__DIRECTIONS__
Once the line containing "CrossTalk on US" is found in the listing below, return it and each line after it through the last, exactly as given.

Segment Start: PROVIDED INFORMATION

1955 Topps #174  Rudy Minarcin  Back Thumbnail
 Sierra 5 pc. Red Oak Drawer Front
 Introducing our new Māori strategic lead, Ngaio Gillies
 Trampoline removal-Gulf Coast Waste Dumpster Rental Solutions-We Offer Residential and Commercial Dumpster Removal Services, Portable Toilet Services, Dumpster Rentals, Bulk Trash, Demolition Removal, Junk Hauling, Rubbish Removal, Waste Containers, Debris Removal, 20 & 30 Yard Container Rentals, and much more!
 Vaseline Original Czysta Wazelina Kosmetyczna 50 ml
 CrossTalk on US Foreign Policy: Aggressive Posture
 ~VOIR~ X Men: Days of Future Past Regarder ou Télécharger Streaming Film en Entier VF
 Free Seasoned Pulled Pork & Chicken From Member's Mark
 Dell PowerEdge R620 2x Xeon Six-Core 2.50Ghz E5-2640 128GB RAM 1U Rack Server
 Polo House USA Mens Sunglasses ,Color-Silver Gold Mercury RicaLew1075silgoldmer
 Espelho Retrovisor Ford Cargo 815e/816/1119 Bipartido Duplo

Segment End: PROVIDED INFORMATION

__EXERCISE ANSWER__
 CrossTalk on US Foreign Policy: Aggressive Posture
 ~VOIR~ X Men: Days of Future Past Regarder ou Télécharger Streaming Film en Entier VF
 Free Seasoned Pulled Pork & Chicken From Member's Mark
 Dell PowerEdge R620 2x Xeon Six-Core 2.50Ghz E5-2640 128GB RAM 1U Rack Server
 Polo House USA Mens Sunglasses ,Color-Silver Gold Mercury RicaLew1075silgoldmer
 Espelho Retrovisor Ford Cargo 815e/816/1119 Bipartido Duplo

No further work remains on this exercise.